### Compiti assegnati
1) Trascrivi dal brano proposto il tratto da "Vuoto, assenza e" a "versi di Orazio.".
2) Rispondi a queste domande sul brano proposto.
(a) Con quale editore è uscita la raccolta Sovrimpressioni?
(b) A quale paese appartiene il dialetto veneto menzionato?
(c) Di quale poeta vengono ripresi alcuni versi nel titolo "Totus in Illis"?

### Brano proposto
Vuoto, assenza e nulla riverberano continuamente nella raccolta di Andrea Zanzotto, Sovrimpressioni ( Mondadori), costruendosi in un linguaggio denso, talvolta ostico e impenetrabile nei suoi latinismi e arcaismi, nel dialetto veneto di Pieve del Soligo, ma al contempo rinnovato, assoluto, estasiante e stridente in quella lucida verità dei paesaggi ormai perduti che racconta.
<"Intorno è un senza-niente/ che nessun baratro eguaglia/ un'assenza che rende/ ogni contesto festuca e frattaglia/ e langue dell'affiorare/ come atto stesso dell'evaporare" - in "Totus in Illis", riprendendo nel titolo alcuni versi di Orazio.

### Dati disponibili
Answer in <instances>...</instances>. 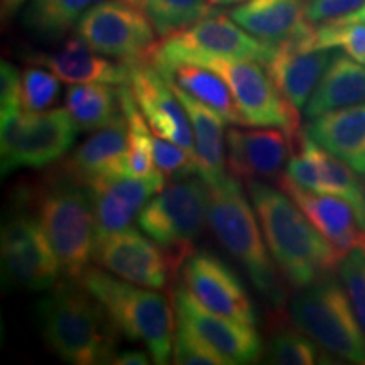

### Esercizi risolti
1)
Vuoto, assenza e nulla riverberano continuamente nella raccolta di Andrea Zanzotto, Sovrimpressioni ( Mondadori), costruendosi in un linguaggio denso, talvolta ostico e impenetrabile nei suoi latinismi e arcaismi, nel dialetto veneto di Pieve del Soligo, ma al contempo rinnovato, assoluto, estasiante e stridente in quella lucida verità dei paesaggi ormai perduti che racconta.
<"Intorno è un senza-niente/ che nessun baratro eguaglia/ un'assenza che rende/ ogni contesto festuca e frattaglia/ e langue dell'affiorare/ come atto stesso dell'evaporare" - in "Totus in Illis", riprendendo nel titolo alcuni versi di Orazio.

2)
(a) Mondadori.
(b) Pieve del Soligo.
(c) Orazio.